2.4 MENSAGEIRAS DO PASSADO: BÍBLIAS E BIBLIOTECAS

2.4.1 Um prólogo exuberante ao moderno romance

— Eu sei quem sou — respondeu don Quixote — e sei que posso ser não só os que eu disse ser, mas todos os doze Pares de França e, ainda, todos os nove da Fama, pois as minhas façanhas irão superar todas aquelas que fizeram eles todos: juntos, ou cada um por si próprio.

MIGUEL DE CERVANTES Dom Quixote de la Mancha

Durante o século XVI, contos, novelas e descrições aparentadas às formas do espaço biográfico tomavam sinais caracterizadores, rumo aos gêneros pelos quais hoje são conhecidos. O pórtico da 17ª centúria faria ornamentar-se pelo gênero romanesco moderno, a coroar uma já robusta prosa, antes marcada pela síntese ficcional. No contexto, Michel de Montaigne ansiava pela representação cotidiana, observando as ações privadas desde a própria experiência.

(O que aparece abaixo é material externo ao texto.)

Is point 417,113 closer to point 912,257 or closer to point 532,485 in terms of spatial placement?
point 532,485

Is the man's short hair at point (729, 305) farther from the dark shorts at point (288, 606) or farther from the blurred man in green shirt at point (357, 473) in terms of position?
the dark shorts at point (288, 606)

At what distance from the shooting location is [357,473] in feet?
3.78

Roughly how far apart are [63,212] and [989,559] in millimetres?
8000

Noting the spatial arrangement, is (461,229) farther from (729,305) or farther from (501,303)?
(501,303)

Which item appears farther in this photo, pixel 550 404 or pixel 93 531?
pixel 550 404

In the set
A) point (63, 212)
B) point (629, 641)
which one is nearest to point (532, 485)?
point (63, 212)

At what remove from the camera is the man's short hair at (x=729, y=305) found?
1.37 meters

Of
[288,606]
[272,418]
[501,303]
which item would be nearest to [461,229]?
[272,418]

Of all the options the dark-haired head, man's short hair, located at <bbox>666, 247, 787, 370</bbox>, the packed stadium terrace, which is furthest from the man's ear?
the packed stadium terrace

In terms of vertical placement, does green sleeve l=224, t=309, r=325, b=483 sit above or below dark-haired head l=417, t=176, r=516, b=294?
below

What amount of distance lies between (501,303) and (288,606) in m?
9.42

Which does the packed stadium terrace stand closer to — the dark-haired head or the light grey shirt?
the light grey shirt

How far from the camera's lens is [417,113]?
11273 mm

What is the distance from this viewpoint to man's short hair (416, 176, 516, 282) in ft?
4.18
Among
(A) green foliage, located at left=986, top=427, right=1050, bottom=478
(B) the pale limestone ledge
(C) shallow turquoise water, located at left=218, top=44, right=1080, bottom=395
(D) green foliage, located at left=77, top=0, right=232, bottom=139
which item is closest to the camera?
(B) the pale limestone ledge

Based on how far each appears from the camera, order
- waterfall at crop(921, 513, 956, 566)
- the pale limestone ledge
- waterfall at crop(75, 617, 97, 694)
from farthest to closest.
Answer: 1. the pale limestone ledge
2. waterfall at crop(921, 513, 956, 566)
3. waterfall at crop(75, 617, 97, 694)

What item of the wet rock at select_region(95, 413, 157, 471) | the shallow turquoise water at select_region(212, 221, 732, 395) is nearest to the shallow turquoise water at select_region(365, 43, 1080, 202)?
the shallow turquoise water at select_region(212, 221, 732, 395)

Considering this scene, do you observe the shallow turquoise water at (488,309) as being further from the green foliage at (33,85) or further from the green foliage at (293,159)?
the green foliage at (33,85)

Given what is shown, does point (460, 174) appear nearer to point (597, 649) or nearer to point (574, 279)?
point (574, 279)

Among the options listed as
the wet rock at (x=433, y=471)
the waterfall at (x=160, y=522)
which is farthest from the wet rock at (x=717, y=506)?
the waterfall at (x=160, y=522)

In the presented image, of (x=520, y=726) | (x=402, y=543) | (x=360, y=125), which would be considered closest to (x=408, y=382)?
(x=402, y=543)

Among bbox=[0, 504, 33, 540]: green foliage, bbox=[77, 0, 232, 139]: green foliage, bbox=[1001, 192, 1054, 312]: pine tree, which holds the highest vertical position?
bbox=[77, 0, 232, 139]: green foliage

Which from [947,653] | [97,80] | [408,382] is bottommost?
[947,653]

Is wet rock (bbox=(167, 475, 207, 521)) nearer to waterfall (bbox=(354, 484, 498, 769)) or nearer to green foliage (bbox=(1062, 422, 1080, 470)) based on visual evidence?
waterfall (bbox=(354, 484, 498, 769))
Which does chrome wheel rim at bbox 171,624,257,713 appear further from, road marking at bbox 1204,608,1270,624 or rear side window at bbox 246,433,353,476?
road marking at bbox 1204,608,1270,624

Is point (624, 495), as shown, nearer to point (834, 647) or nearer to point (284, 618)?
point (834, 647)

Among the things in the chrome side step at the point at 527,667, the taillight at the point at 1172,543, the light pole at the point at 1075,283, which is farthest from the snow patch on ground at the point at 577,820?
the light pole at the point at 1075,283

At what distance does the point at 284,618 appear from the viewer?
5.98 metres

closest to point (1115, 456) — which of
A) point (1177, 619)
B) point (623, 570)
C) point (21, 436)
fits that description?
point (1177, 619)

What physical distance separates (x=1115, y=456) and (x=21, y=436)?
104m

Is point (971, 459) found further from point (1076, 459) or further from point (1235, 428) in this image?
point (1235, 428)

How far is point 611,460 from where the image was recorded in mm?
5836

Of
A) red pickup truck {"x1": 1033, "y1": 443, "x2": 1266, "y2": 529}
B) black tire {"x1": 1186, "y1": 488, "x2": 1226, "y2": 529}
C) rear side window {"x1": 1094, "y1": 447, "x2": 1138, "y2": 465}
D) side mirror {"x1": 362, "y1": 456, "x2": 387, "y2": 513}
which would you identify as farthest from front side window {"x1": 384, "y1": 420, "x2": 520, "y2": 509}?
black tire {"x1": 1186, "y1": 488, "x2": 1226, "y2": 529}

O humanista francês julgava os trabalhos históricos sobejamente unitários, quanto à configuração do elemento humano. Colecionadores quinhentistas de objetos artísticos, franceses e italianos, haviam desenvolvido métodos que permitiriam chegar à “história propriamente científica”. Em sua gênese, no quarto momento da ciência histórica, “o século XVII, com os bolandistas e os beneditinos de S. Mauro, lança as bases da erudição moderna” (LE GOFF, 2003, p. 111).

O barroco se manteria até por volta de 1730 e provava distintas ramificações nacionais ou regionais, que se distinguiam conforme o vigor político-econômico, ou dos nobres, ou dos burgueses. As diferenças entre os barrocos ainda dependeram, em grande sentido, da hegemonia religiosa local. Nos espaços de dominância católica, a arte se desenvolvia tanto em formas classicistas (mais pensamentos do que palavras) quanto cultistas ou culteranistas (mais palavras do que pensamentos).

Na Itália, tais expressões deveram o nome sob o qual se abrigaram — “marinismo” — ao napolitano Giambattista Marino (1569-1625), que dedicou a Luis XIII sua obra Adonis (1623). O barroquismo italiano se deslocou à Península Ibérica, onde foi nomeado “gongorismo” a partir do escritor Luis de Góngora y Argote (1561-1627). Nos lugares de economia mais débil ou de mentalidades mais conservadoras, como a Espanha, o controle do imaginário teria continuidade.

Os espanhóis tinham absorvido as idéias de Erasmo e se moldavam ao pensamento da modernidade inicial, possibilitando à igreja romana bloquear o reformismo protestante. Mais

tarde, as estratégias contra-reformistas e seu aparelho estético-ideológico vingariam sob a tutela da “ilustração” peninsular. Isso, porém, não significa uma absoluta inexistência de transgressões: um dos desvios à hegemonia, Dom Miguel de Cervantes ultrapassava os princípios exemplares e lógicos de seu tempo.

O ficcionista pôde concretizar os ardis do fingimento, transgredindo as limitações das novelas de cavalaria. Desse modo, fundava o romance moderno, com a primeira parte de seu livro

El ingenioso hidalgo Don Quijote de la Mancha (1605). As personagens centrais, Dom Alonso

Quijano (Quixote) e Sancho Panza, expressam a sátira do autor à cavalaria arruinada e ao feudalismo, em proposta que concilia o romance idealista de cavalaria e a novela picaresca vulgar.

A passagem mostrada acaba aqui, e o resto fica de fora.